EXERCISE TASK A: Recast the rows as a numbered list, leaving out blank lines, covering only the part that opens with the line containing "From the photograph" and runs through the end of the rows.

EXTRACT:
(begin)

Showing posts with label U.N. Security Council. Show all posts
Showing posts with label U.N. Security Council. Show all posts

Wednesday, October 9, 2019

The U.S. Enabled Turkey to Invade Syria: Absent the U.N.

Turkey invaded Syria on October 9, 2019 “to flush Kurds allied with the US out of northeastern Syria.”[1] Strategically, Turkey wanted to distance the Kurds from Turkey so they could not aid Kurdish separatists in Turkey should the latter rise up in attempting to establish Kurdistan. U.S. President Don Trump, who had just cleared American troops from northeastern Syria, had advanced knowledge from Turkish President Recep Erdogan that he planned to invade the area once the American troops were out. A rare bipartisan unity in Congress criticized the removal of American troops and the president’s acquiescence on Turkey’s plan to attach the Kurds, an American ally—a plan that could possibly give ISIS a toehold in the region. Both the Congress and the president had their respective rationales, yet neither side looked past the apparent dichotomy to arrive at a solution consistent with the points made by both sides.

Backing up the arguments made by the bipartisan critics in Congress, “Pentagon and State Department officials had advised Trump against making the move, arguing a US presence is needed to counter ISIS and keep Iran and Russia, both influential inside Syria, in check.”[2] Rep. Ro Khanna asked why the president would not at least have asked for a concession from Turkey. That the U.S. was turning its back on “allies who [had] died fighting for a US cause” was also objectionable.[3] Certainly some erosion of trust could be expected. Help the Americans on one of their causes and the next administration may turn on you anyway. To put friends in harm’s way and disavow any responsibility that goes with having received help points to a deep character flaw. While less obvious than is the mentality in preemptively invading another state, the U.S. President’s treatment of the Kurds was also culpable (and the U.S. Government had also preemptively invaded another state—Iraq).

(end)

Spatial questions tied to pictures:

(begin)

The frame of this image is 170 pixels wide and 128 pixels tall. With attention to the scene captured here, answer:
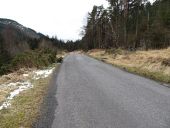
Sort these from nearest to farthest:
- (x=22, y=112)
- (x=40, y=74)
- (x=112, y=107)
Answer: (x=22, y=112) < (x=112, y=107) < (x=40, y=74)

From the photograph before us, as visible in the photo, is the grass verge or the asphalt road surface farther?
the grass verge

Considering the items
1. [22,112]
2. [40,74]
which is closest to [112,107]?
[22,112]

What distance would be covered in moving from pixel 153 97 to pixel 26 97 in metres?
4.48

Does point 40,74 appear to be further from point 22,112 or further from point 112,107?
point 112,107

(end)

EXERCISE TASK B: Continue the post on the U.S. enabling Turkey's invasion of Syria from its last sentence.

WRITTEN REPLY A:
1. From the photograph before us, as visible in the photo, is the grass verge or the asphalt road surface farther?
2. the grass verge
3. Considering the items
4. 1. [22,112]
5. 2. [40,74]
6. which is closest to [112,107]?
7. [22,112]
8. What distance would be covered in moving from pixel 153 97 to pixel 26 97 in metres?
9. 4.48
10. Does point 40,74 appear to be further from point 22,112 or further from point 112,107?
11. point 112,107

WRITTEN REPLY B:
President Trump’s rationale stemmed from his opposition to the U.S. invasion of Iraq and the long, senseless war that ensued. He pointed, moreover, to the eight trillion dollars spent by the U.S. and all the dead and wounded American soldiers “fighting and policing in the Middle East.”[4] He had campaigned on getting out of such long, senseless wars whose benefits to the U.S. do not justify the costs in lives and money. His solution in gradually pulling out American forces involved leaving a power-void that could be exploited or filled by adversaries. For example, ISIS could establish more of a presence in northeastern Syria under Turkish occupation. The Syrian Democratic Forces wrote that they were suspending military operations against ISIS in northern Syria following the “Turkish aggression.”[5]

I submit that both the concerns of the Congressional critics and President Trump could have been obviated had the U.S., a major financial contributor to the United Nations, sponsored a resolution in the Security Council for U.N. peacekeeping troops to replace the American forces in northeastern Syria. A contingent coalition could have been put together should Turkey have invaded anyway. American geopolitical interests would have favored a peace-keeping force over a force that could enable the spread of ISIS (like Turkey).

In general terms, the more the world organization of countries can step into troubled areas in peace-keeping roles, the less the world will have to rely on self-interested large countries, such as the U.S., to act as a global policeman. A conflict of interest exists in having one of the state-actors to be such a policeman because the temptation will be to put the state-actor’s own strategic interests above peace-keeping. I contend elsewhere that even if the state does not indulge such a temptation, the conflict-of-interest arrangement, which includes such temptation, is inherently unethical because of the existence of the temptation, given human nature.[6] In northeastern Syria, the U.S. was oriented to rooting out (and preventing) ISIS more than keeping the peace. Even if the official American objective had been peace-keeping, the U.S. would have been tempted to attack new ISIS outposts. Especially in political realism (but also in neorealism), to assume that a state would not act in its own strategic interests is naive. 

Had the U.S. pursued the U.N. option, the tension between the Congressional critics and the administration could have been avoided. This type of problem-resolution—a third way—is particularly beneficial in cases in which both sides to a dispute have good points. I suspect the human mind, whether from nature or nurture, goes to either-or dichotomies too readily. The back-and-forth in a debate is supposed to come to the better answer, but what if a third is even better?

[1] Nicole Gaouette, “Republican Anger at Trump Grows as Turkey Launches ‘Sickening’ Attack on US Allies,” CNN.com, October 9, 2019 (accessed same day).
[2] Ibid.
[3] Ibid.
[4] Ibid.
[5] Ibid.
[6] Skip Worden, Institutional Conflicts of Interest, available at Amazon. 


Wednesday, April 5, 2017

International Response to a Chemical Attack in Syria: Beyond the U.N.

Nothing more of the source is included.